Choose to adopt a “health-focused mindset” on the nutritional value of the foods you prepare. For example, concentrating on the calorie density of a sweet treat (such as a homemade chocolate chip cookie), rather than on it’s great taste, could reduce the brain’s response to a food reward and lead to eating fewer treats in one sitting.*
The difference between regular self-care and better self-care is that the latter includes health-preserving non-negotiables.

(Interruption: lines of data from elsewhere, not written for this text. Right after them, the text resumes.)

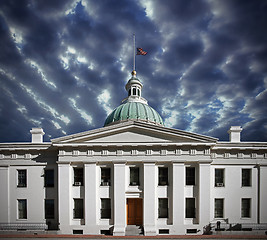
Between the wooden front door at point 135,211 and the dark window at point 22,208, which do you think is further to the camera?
the dark window at point 22,208

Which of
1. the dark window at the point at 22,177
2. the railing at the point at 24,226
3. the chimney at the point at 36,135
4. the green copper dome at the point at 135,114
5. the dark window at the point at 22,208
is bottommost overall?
the railing at the point at 24,226

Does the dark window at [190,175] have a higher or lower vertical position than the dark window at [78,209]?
higher

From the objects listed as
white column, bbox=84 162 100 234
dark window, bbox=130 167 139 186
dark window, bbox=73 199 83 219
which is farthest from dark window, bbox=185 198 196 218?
dark window, bbox=73 199 83 219

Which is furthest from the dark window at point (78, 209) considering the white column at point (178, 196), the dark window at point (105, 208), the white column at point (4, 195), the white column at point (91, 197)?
the white column at point (178, 196)

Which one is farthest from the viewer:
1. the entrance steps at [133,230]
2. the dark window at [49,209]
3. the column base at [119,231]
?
the dark window at [49,209]

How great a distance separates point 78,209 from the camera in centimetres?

We don’t have to be perfect, but we do need a clear vision of what being better could look like for ourselves.
Along with covering basic needs and making quality choices along the way, we need to take self-care to the next level for consistency and sustainability over a lifetime. Usually, this entails standing firmly with your beliefs about what you desire.
Here are some of my favorite tips I use as a health coach with my clients about what extreme self-care might look like:
- Stand up for your personal self-care time according to your personal standards. For example, figuring out a kind way to say, “No, thank you” sometimes (or often) to happy hour after work in order to make it to your exercise class.
- Practice healthy boundaries. This may include inviting people out of your food life or exercise world, if they are unable or unwilling to be supportive of your healthy self-care efforts. Here are some my favorite steps to setting healthy boundaries.
- Learn how to teach others that you are being the change you want for yourself. Surround yourself with those who build you up and lift you higher than you could on your own. Spend time engaging in activities that recharge your batteries.
- Make a list of ways to practice self-care daily, weekly, monthly and even yearly. Book trips ahead of time for vacations or learning.
- Make a weekly self-care plan AND put it in a place where you can see it daily. Ask yourself how ready you are to share your plan with anyone if you’d like accountability or support.
- Never veer from the plan. Breaking an appointment with yourself is non-negotiable. Make a healthy grocery list and stick to it. Do what you say you are going to do. Keep your promises to yourself. Finish what you start. Be unshakably dedicated to your plan.
- Build a repertoire of habits that positively affect your overall wellbeing. Include ways to stay stimulated with learning and build in fun ways to avoid burnout. Be sure to steer clear of obvious stress-causing situations.
- Redefine the word “treat.” It’s ok to order fresh, cold water at the restaurant, even if that is the place you and your friends always order soda as a “treat.”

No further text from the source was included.